Noiseblocker NB-eLoop S-Series B12-2 (ITR-B12-2) Preisvergleich | Geizhals Deutschland

Passt genau rein.


----------



## feder19 (13. Mai 2015)

*AW: Vorschläge für weiß grauen Silent Lüfter 120mm  wie be quiet! Silent Wings USC PCGH Spezial Edition*

Der scheint echt ganz nice zu sein. Muss ich nur überlegen ob ich mich mit dem schwarzen Rahmen abfinden möchte. Soll halt im Endeffekt anne alte fat XBOX 360 Core an die Seitenwand geschnallt werden, da würde einem der schwarze Rahmen natürlich schön ins Gesicht gucken.

Sonst noch Alternativen mit weißem Rahmen vlt?


----------



## Chimera (16. Mai 2015)

*AW: Vorschläge für weiß grauen Silent Lüfter 120mm  wie be quiet! Silent Wings USC PCGH Spezial Edition*

Der Rahmen an sich ist ganz egal, denn man kann doch zu ner Spraydose greifen und ihn sich in der Wunschfarbe sprutzen  Ich hab damals die Rahmen von 2 Deepcool UF120 mit Tamiya PS-4 Blau Sprays bemalt (die PS sind speziell für Polycarbonate, während die TS Farben für normalen Kunststoff sind), was ganz gut ging. Hat mich halt nix zusätzlich gekostet, da ich von meinen Karossen noch viele dieser Sprays rumliegen hatte 
Alternativ gäb es ja ganz in Weiss den Enermax Everest bzw. den Everest Advanced: ENERMAX.DE - Everest Advance. Vorteil von dem: man hat mehrere Modes, kann also über den kleinen Schalter zwischen Silent und Volle-Pulle-Modus wechseln  Sonst ist es leider mit weissen oder grauen Lüftern eher rar, leider. Schwarz-Weiss findet man div., Grau-Weiss wohl eher ganz wenige und ganz Weiss ein paar wenige.


----------



## feder19 (16. Mai 2015)

*AW: Vorschläge für weiß grauen Silent Lüfter 120mm  wie be quiet! Silent Wings USC PCGH Spezial Edition*



Chimera schrieb:


> Der Rahmen an sich ist ganz egal, denn man kann doch zu ner Spraydose greifen und ihn sich in der Wunschfarbe sprutzen  Ich hab damals die Rahmen von 2 Deepcool UF120 mit Tamiya PS-4 Blau Sprays bemalt (die PS sind speziell für Polycarbonate, während die TS Farben für normalen Kunststoff sind), was ganz gut ging.

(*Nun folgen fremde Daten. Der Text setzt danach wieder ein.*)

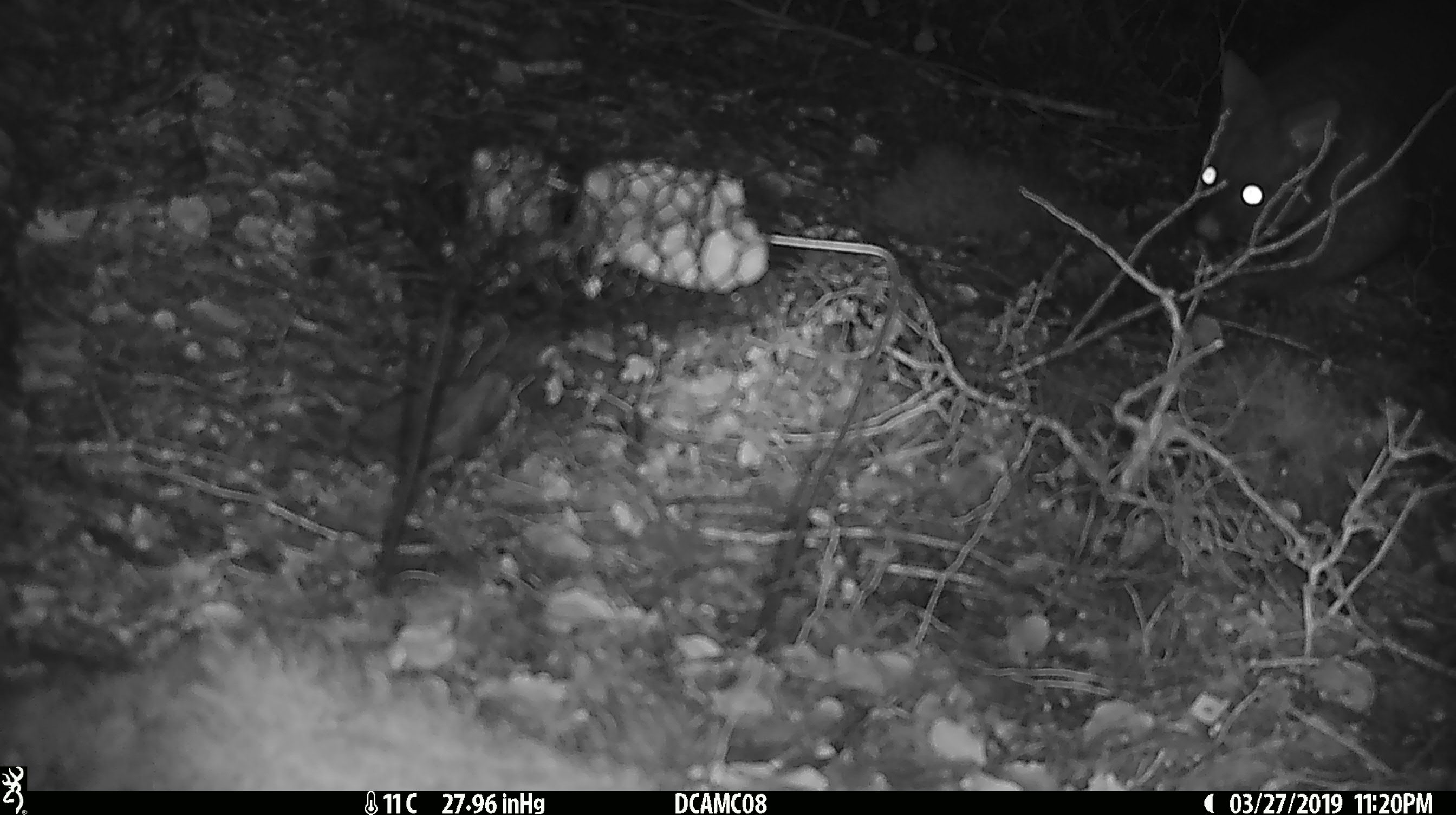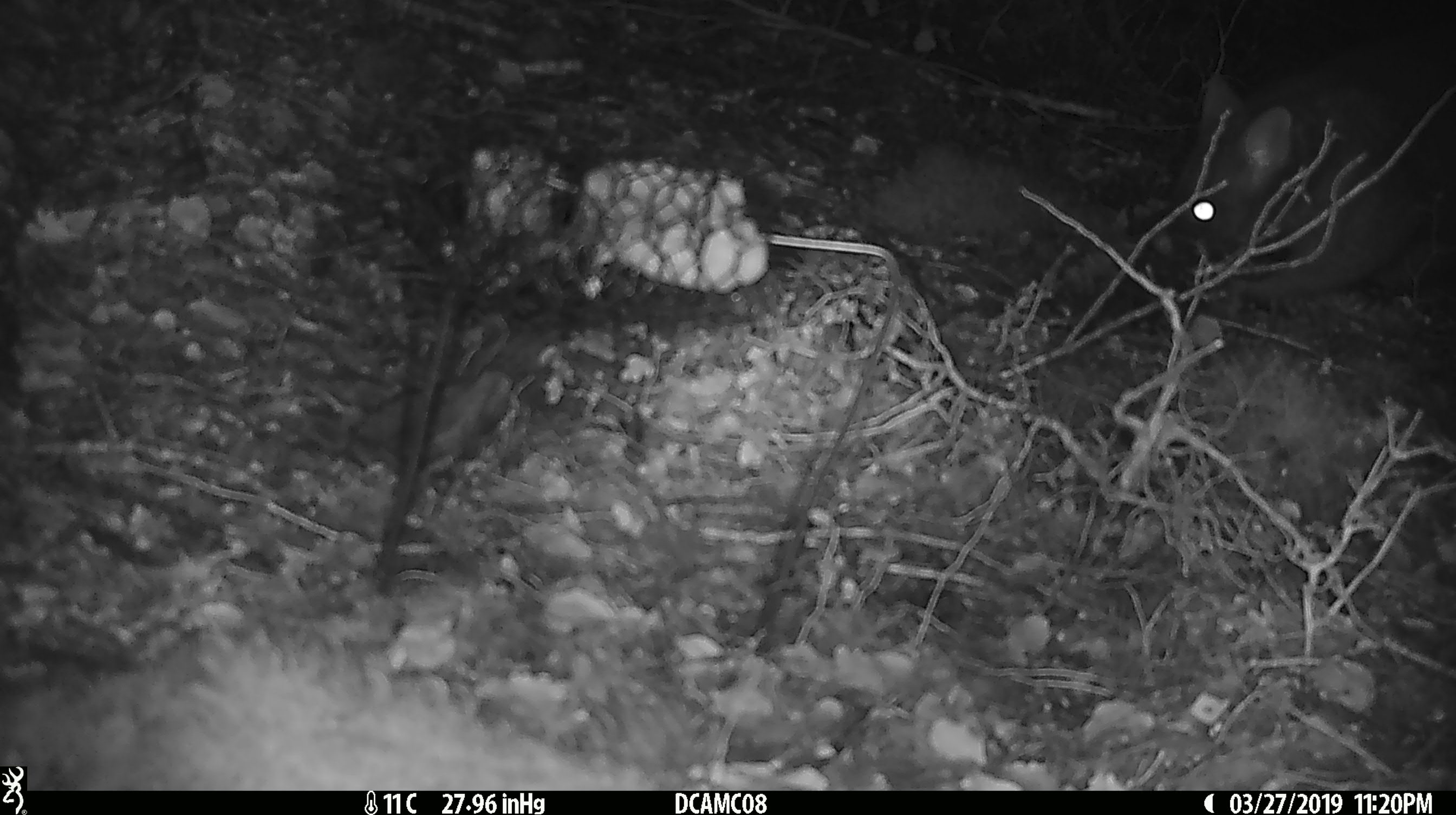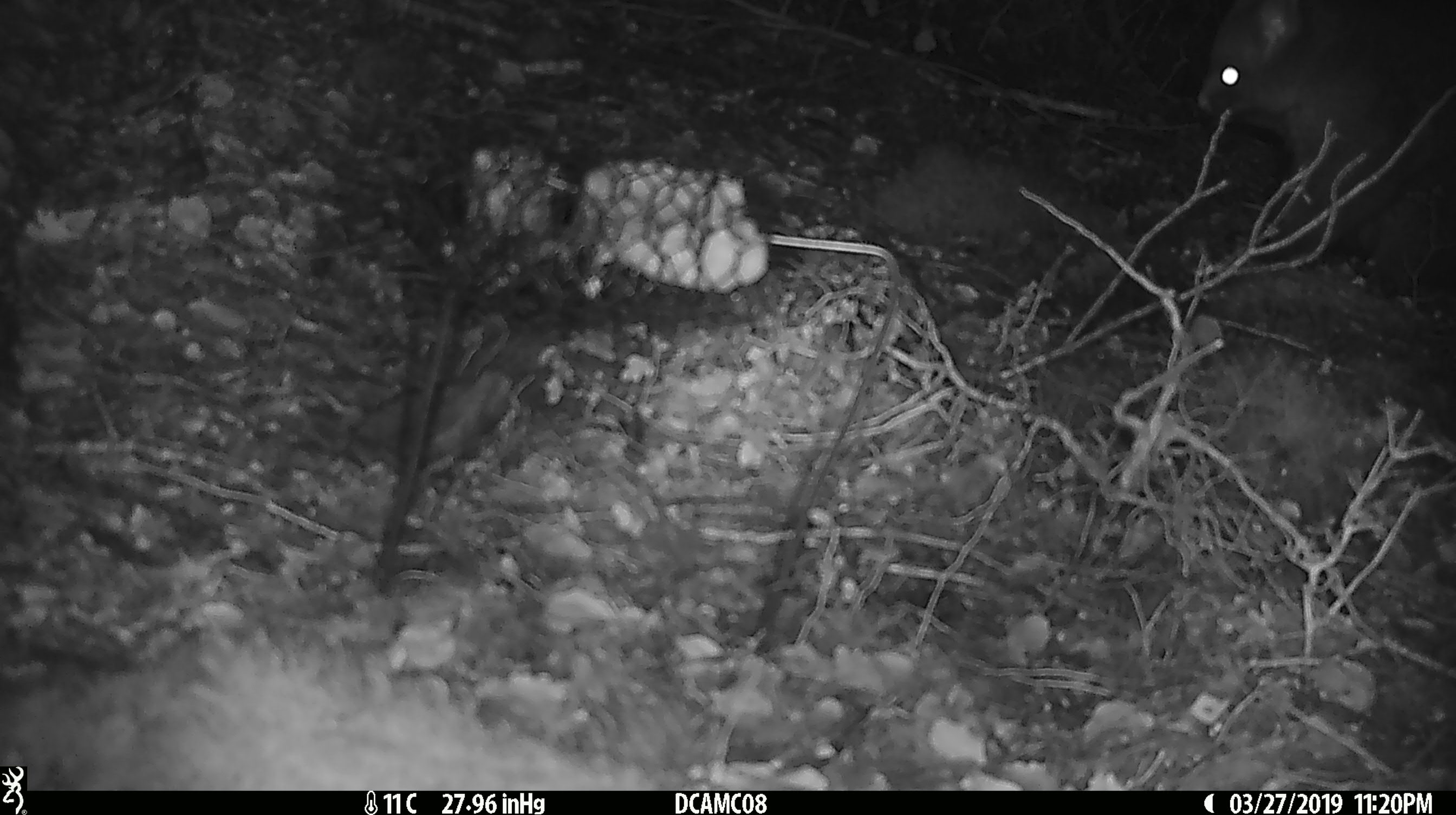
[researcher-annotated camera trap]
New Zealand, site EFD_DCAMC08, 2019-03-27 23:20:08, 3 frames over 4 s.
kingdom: Animalia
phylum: Chordata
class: Mammalia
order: Diprotodontia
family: Phalangeridae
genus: Trichosurus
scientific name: Trichosurus vulpecula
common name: common brushtail possum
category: possum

Hat mich halt nix zusätzlich gekostet, da ich von meinen Karossen noch viele dieser Sprays rumliegen hatte
> Alternativ gäb es ja ganz in Weiss den Enermax Everest bzw. den Everest Advanced: ENERMAX.DE - Everest Advance. Vorteil von dem: man hat mehrere Modes, kann also über den kleinen Schalter zwischen Silent und Volle-Pulle-Modus wechseln  Sonst ist es leider mit weissen oder grauen Lüftern eher rar, leider. Schwarz-Weiss findet man div., Grau-Weiss wohl eher ganz wenige und ganz Weiss ein paar wenige.



Ja habe mich jetzt auch mal mit dem lackieren beschäftigt, denke das könnte für mich auch in Frage kommen. Hast du damals auch mit Grundierung und am Ende Klarlack gearbeitet oder meinste das ist überflüssig?

Die Enermax-Teile sind relativ laut, im Direktvergleich mit dem noiseblocker kacken die ganz schön ab.


----------



## Chimera (16. Mai 2015)

*AW: Vorschläge für weiß grauen Silent Lüfter 120mm  wie be quiet! Silent Wings USC PCGH Spezial Edition*

Nee, eben nicht. Hab spezielle Lacke für Polycarbonate verwendet, wie man sie eben im Modellbau beim lackieren von Karossen nutzt und da braucht es weder ne Grundierung noch nen Lack. Man muss einfach a) sehr sauber und b) in mehreren feinen Schichten arbeiten, dann hat man auch ein sauberes Resultat. Manko von diesen Lacken: sie sind halt nicht ganz billig, doch dafür haben sie eben den Vorteil, dass man sich so manch andere Pampe sparen kann (bedenke: jede zusätzliche Lackschicht bedeutet zusätzliches Gewicht, sprich Masse die auf dem Rotor auch noch bewegt werden muss).
Hier z.B. mal ein Exemplar von LRP: LRP - Lexanspray Magic Colour 2 Weiss.  Man kann natürlich auch mit 08/15-Sprays werkeln, auch dies geht. Egal aber womit man arbeitet, wichtig ist gute Vorbereitung und sauberes arbeiten, dann ist das Resultat auch 1A  08/15-Baumarktfarbe geht sicher auch, doch ob es gleich gut hält wie mit speziellen Farben für Kunststoff, dafür halt ich meine Hand sicher nicht ins Feuer  Zudem ist nicht jeder Lack gleich, manche brauchen bei Kunststoff zuvor nen Haftprimer (fälschlicherweise oftmals auch als Grundierung betitelt, dient dieser Primer nur dazu, dass die Farbe richtig hält). Dann gibt es noch wasserbasierende Lacke und lösungsmittelhaltige, man hat da also die Wahl der Qual 
Da ich aber noch viele solcher Lexansprays zu Hause hatte, nutzte ich logischerweise diese und ersparte mir so nen Neukauf. Zudem wusst ich bei diesen Lacken auch, wie sie sich verarbeiten liessen. Zudem konnt ich die Farben erst mal an nem defekten Lüfter testen und da war für mich das Resultat mit der Tamiya PS-4 Dose halt das beste (im Vergleich zu nem Duplicolor Farbspray).


----------



## the_leon (6. Juni 2015)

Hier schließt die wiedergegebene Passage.